GIVEN INSTRUCTION – Copy the listing below word for word, leaving out the pictures.

RECORDS FOR THE TASK –
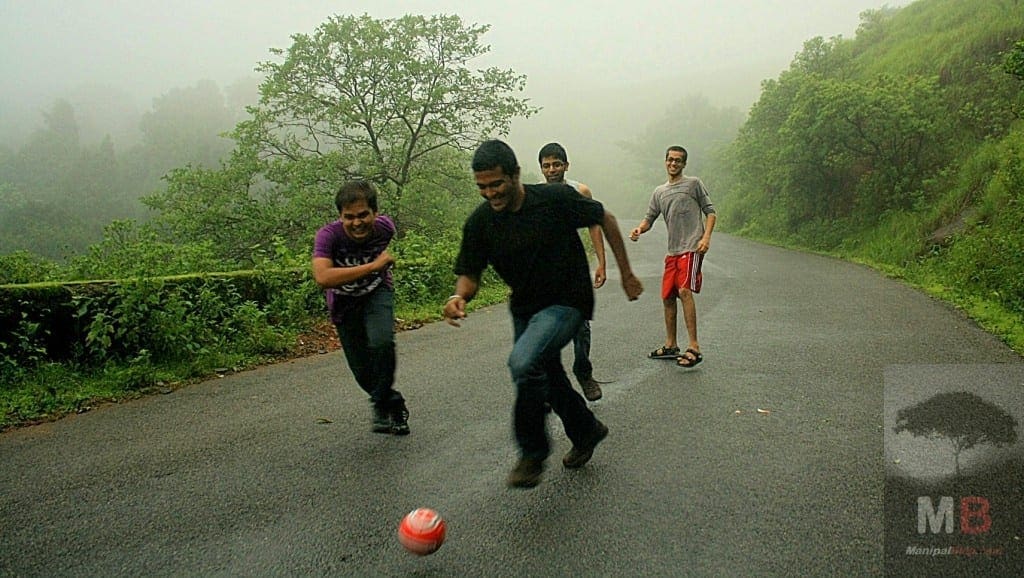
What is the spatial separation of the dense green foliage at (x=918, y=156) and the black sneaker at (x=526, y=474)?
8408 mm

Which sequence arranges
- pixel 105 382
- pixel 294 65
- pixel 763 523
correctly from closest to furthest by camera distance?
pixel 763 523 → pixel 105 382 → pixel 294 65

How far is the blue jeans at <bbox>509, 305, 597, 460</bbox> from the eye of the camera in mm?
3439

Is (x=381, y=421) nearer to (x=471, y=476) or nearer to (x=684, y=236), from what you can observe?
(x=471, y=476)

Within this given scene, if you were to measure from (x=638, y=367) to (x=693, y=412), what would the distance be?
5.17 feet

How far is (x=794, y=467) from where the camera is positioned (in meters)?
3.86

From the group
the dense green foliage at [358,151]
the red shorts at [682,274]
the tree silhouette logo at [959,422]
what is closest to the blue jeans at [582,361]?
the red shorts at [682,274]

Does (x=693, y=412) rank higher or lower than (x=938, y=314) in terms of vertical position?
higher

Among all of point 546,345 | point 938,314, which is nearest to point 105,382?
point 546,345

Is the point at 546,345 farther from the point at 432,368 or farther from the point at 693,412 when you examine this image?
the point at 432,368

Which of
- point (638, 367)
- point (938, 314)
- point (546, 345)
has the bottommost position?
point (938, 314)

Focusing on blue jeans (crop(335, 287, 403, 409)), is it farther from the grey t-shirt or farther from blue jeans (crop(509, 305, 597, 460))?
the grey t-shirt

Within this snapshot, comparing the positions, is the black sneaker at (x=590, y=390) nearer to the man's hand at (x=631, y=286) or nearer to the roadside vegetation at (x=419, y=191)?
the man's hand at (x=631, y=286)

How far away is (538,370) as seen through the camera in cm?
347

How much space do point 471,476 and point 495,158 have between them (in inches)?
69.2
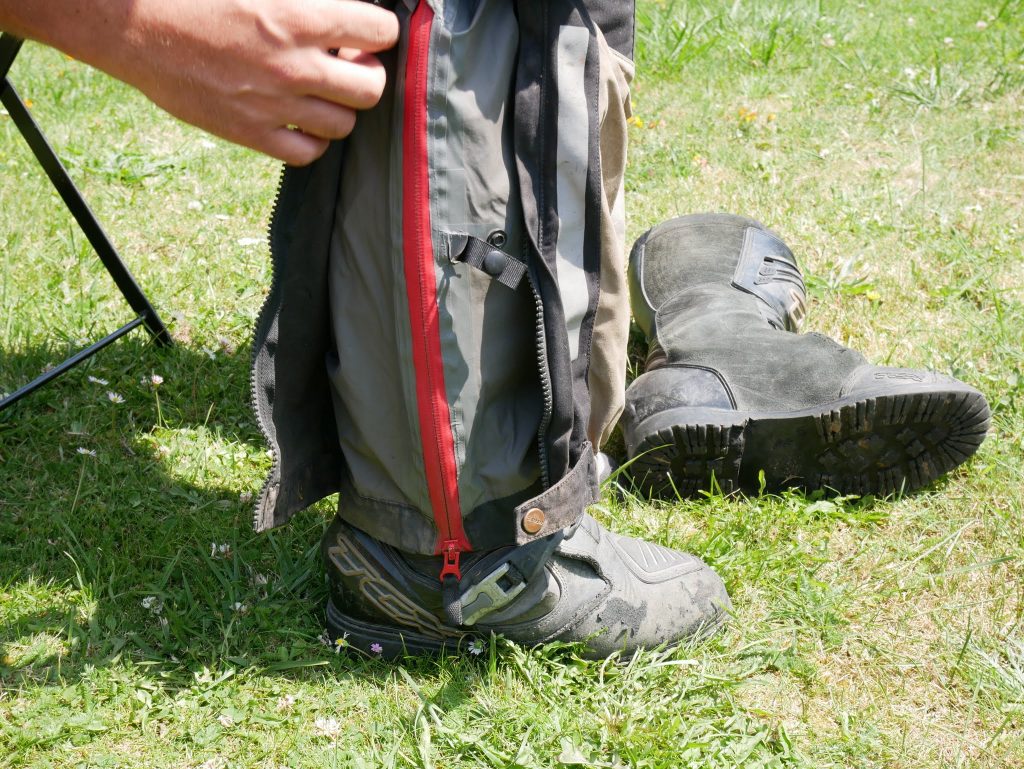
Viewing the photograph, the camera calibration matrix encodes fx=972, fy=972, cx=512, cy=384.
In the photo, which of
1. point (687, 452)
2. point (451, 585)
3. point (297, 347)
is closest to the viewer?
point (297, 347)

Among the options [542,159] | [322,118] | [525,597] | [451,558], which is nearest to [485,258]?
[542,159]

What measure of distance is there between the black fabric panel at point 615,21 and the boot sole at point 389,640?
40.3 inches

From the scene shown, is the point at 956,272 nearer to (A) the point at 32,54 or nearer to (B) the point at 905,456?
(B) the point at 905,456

EXPECTED OUTPUT –
What is the spatial separation of the dense green foliage at (x=918, y=156) and the black sneaker at (x=526, y=474)?
8408 mm

Which sequence arranges
- pixel 105 382
- pixel 294 65
- pixel 763 523
correctly from closest to furthest by camera distance?
pixel 763 523 → pixel 105 382 → pixel 294 65

How far is the blue jeans at <bbox>509, 305, 597, 460</bbox> from the eye of the camera in mm?
3439

Is (x=381, y=421) nearer to (x=471, y=476) or nearer to (x=684, y=236), from what you can observe?
(x=471, y=476)

Within this given scene, if you were to measure from (x=638, y=367) to (x=693, y=412), what would the distance be?
5.17 feet

How far is (x=794, y=467) from where the camera is positioned (in meters)?
3.86

From the group
the dense green foliage at [358,151]
the red shorts at [682,274]
the tree silhouette logo at [959,422]
what is closest to the blue jeans at [582,361]?
the red shorts at [682,274]

Does (x=693, y=412) rank higher or lower than (x=938, y=314) in terms of vertical position?
higher

Among all of point 546,345 | point 938,314, which is nearest to point 105,382?
point 546,345

Is the point at 546,345 farther from the point at 432,368 or farther from the point at 693,412 when you examine this image?
the point at 432,368

Which of
- point (638, 367)
- point (938, 314)
- point (546, 345)
has the bottommost position?
point (938, 314)

Focusing on blue jeans (crop(335, 287, 403, 409)), is it farther from the grey t-shirt or farther from blue jeans (crop(509, 305, 597, 460))?
the grey t-shirt

Within this snapshot, comparing the positions, is the black sneaker at (x=590, y=390) nearer to the man's hand at (x=631, y=286) or nearer to the roadside vegetation at (x=419, y=191)?
the man's hand at (x=631, y=286)

How far away is (538,370) as seen through the camera in cm?
347

How much space do point 471,476 and point 495,158 have between them (in inches)?
69.2
Viewing the photograph, the camera calibration matrix encodes fx=972, fy=972, cx=512, cy=384.
In the photo, which of
1. point (687, 452)
2. point (451, 585)
3. point (297, 347)
is closest to the viewer?
point (297, 347)

Among the options [542,159] | [322,118] | [525,597] | [451,558], which is nearest to [485,258]?
[542,159]

What measure of distance is there between the black fabric panel at point 615,21 and the boot sole at point 389,640?
40.3 inches

From the scene shown, is the point at 956,272 nearer to (A) the point at 32,54 or nearer to (B) the point at 905,456?
(B) the point at 905,456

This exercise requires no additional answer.